SET TASK 1:
Decide whether each statement below agrees with the Sono Luminus passage. (a) Naxos Records distributes Sono Luminus. (b) The founders meant to rely on post-production techniques to shape their recordings. (c) The people who founded the label also founded Cisco Systems. For each statement, answer yes or no and quote the words of the passage that decide it.

- Founded: 1995
- Founder: Sandy Lerner, Leonard Bosack
- Distributor: Naxos Records
- Genre: Classical
- Country of origin: U.S.
- Location: Boyce, Virginia
- Official website: www.sonoluminus.com

= Sono Luminus =

American music record label

Sono Luminus is a classical music record label founded by Sandy Lerner and Leonard Bosack, who also founded Cisco Systems. The label specializes in high-resolution recordings of acoustic music.

== History ==
Sono Luminus was created in 1995 by Cisco Systems founders Sandy Lerner and Leonard Bosack. They founded Sono Luminus intending to capture real performances through microphone placement and quality acoustic spaces rather than post-production techniques.

SUPPLIED ENTRIES:
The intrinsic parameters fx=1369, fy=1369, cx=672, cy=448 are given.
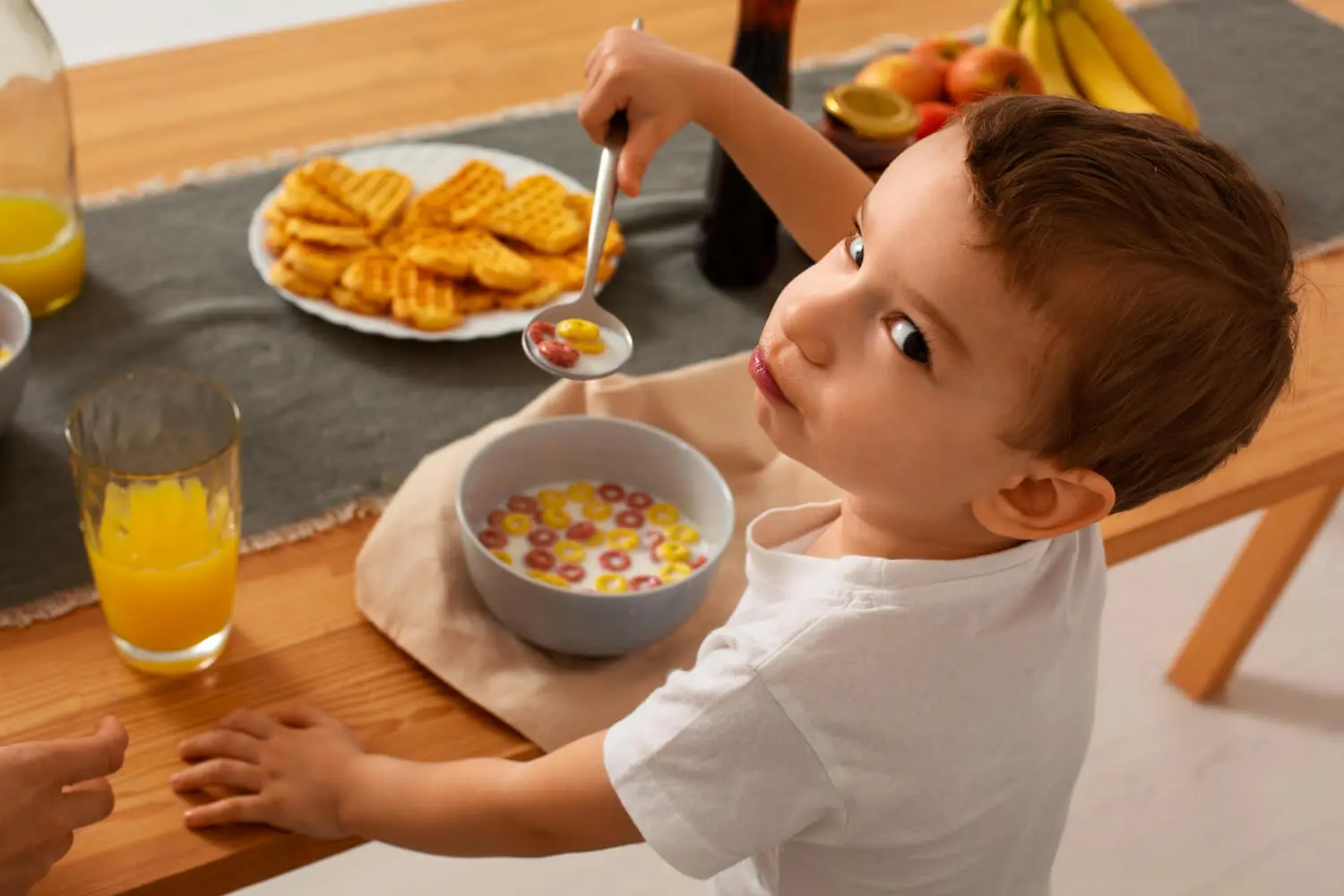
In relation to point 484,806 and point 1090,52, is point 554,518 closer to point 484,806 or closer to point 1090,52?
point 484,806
...
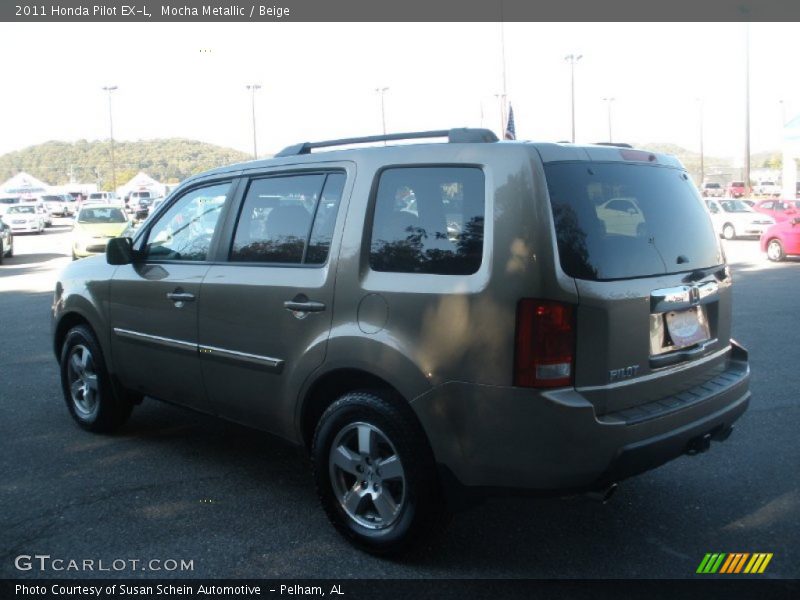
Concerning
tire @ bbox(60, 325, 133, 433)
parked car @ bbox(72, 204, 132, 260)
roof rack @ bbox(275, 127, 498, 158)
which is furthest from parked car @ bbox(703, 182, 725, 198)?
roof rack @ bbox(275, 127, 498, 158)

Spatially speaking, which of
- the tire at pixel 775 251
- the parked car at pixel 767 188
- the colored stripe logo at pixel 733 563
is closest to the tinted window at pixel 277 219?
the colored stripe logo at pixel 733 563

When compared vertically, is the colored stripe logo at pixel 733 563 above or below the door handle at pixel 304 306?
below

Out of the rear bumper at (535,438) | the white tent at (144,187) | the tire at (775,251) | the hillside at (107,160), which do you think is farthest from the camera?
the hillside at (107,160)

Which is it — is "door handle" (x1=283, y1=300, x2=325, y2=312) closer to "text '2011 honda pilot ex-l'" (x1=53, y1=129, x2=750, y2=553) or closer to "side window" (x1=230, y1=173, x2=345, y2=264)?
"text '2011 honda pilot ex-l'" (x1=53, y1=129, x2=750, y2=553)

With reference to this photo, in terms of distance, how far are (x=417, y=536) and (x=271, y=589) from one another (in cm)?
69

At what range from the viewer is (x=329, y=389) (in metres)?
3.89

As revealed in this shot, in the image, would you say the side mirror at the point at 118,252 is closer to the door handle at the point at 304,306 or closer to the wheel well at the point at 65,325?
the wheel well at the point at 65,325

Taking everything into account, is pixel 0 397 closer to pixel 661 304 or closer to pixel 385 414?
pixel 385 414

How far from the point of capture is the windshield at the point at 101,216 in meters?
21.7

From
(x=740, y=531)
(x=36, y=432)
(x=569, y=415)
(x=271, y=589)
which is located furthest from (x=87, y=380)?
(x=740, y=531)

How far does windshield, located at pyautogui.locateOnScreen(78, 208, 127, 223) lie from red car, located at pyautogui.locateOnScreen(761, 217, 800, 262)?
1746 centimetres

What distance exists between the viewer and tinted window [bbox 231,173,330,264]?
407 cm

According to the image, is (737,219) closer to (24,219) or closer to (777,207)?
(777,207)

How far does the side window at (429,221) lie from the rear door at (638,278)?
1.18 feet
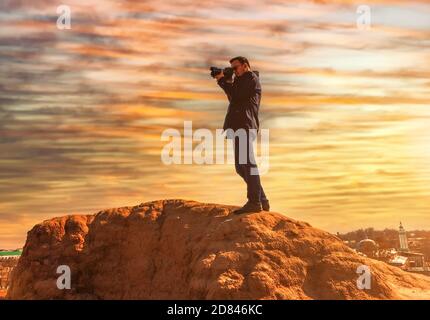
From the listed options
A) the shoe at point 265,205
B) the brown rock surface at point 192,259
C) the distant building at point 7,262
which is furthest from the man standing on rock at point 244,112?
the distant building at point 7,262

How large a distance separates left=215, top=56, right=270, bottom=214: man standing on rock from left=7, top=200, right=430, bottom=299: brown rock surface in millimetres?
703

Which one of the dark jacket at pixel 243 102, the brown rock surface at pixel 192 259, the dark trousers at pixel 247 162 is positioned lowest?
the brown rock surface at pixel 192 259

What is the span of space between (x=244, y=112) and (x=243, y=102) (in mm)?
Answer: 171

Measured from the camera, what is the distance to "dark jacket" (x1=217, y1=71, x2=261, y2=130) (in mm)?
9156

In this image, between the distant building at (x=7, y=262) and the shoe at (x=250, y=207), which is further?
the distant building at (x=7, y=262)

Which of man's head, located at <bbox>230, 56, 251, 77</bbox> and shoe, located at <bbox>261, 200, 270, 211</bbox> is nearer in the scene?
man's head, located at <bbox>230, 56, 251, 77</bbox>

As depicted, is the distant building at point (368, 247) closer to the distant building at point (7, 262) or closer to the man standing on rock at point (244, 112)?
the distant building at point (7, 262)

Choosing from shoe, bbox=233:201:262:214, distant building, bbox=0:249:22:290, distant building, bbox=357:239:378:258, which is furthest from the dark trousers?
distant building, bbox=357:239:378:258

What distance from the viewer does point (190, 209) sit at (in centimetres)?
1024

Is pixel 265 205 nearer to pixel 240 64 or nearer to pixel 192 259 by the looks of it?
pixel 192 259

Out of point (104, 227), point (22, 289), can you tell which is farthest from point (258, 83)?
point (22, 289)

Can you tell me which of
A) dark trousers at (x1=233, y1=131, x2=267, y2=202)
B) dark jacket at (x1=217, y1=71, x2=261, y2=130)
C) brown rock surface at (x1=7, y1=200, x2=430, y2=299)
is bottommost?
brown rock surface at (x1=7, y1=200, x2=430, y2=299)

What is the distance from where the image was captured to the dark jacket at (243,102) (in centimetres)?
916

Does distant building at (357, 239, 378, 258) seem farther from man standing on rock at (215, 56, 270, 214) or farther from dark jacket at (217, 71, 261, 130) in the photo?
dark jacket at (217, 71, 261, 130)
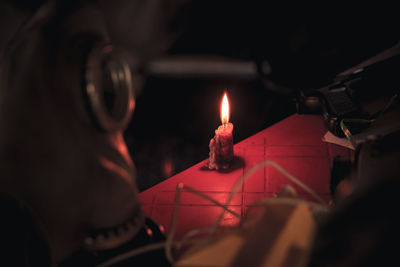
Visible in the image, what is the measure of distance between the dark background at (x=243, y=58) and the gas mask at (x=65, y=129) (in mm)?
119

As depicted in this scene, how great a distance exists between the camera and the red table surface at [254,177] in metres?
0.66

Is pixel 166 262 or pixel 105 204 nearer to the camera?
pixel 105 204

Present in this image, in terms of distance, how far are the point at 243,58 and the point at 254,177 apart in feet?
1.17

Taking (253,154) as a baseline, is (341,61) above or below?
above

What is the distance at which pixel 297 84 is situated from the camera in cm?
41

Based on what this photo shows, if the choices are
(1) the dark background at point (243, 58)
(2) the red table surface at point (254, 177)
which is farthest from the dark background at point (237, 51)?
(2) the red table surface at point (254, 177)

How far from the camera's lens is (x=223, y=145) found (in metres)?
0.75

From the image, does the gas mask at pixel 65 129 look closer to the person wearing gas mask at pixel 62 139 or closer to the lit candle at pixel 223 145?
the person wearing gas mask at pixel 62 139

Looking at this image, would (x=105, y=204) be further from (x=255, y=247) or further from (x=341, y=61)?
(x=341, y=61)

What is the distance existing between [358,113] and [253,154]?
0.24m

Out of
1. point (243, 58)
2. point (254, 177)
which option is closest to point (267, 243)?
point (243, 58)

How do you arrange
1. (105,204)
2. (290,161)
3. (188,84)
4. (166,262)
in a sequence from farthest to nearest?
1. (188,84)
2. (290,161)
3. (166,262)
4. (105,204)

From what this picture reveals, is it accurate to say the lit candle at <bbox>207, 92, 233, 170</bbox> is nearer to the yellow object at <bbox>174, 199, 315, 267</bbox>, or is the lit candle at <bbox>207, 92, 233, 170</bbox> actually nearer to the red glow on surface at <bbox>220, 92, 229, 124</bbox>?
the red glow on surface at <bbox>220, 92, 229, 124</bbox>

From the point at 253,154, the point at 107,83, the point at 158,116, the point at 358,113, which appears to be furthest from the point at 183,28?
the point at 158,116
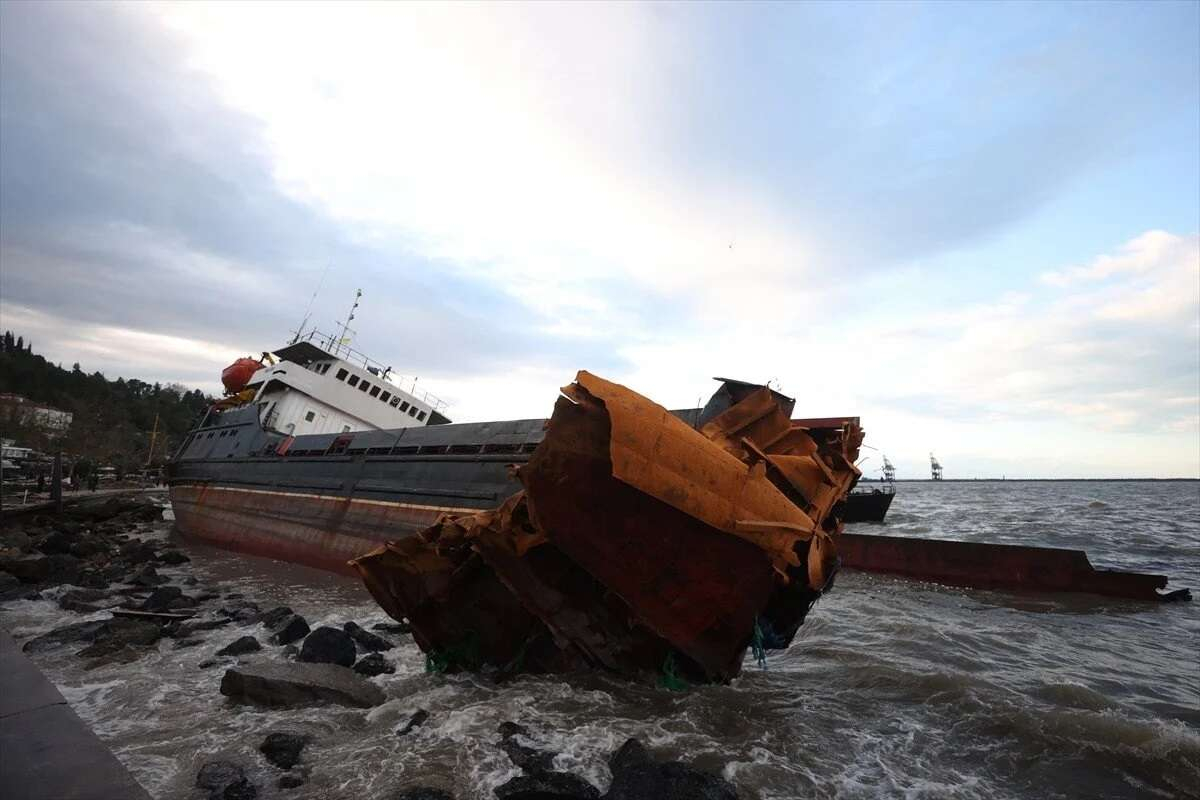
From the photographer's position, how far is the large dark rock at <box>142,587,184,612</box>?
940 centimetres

SET TASK 2:
Gather every line of the records that contains the string "text". Case counts.

WRITTEN ANSWER 1:
(a) Yes: "Distributor: Naxos Records"
(b) No: "rather than post-production techniques"
(c) Yes: "who also founded Cisco Systems"

WRITTEN ANSWER 2:
Which is it — is "door handle" (x1=283, y1=300, x2=325, y2=312) closer to "text '2011 honda pilot ex-l'" (x1=53, y1=129, x2=750, y2=553) or closer to "side window" (x1=230, y1=173, x2=345, y2=264)?
"text '2011 honda pilot ex-l'" (x1=53, y1=129, x2=750, y2=553)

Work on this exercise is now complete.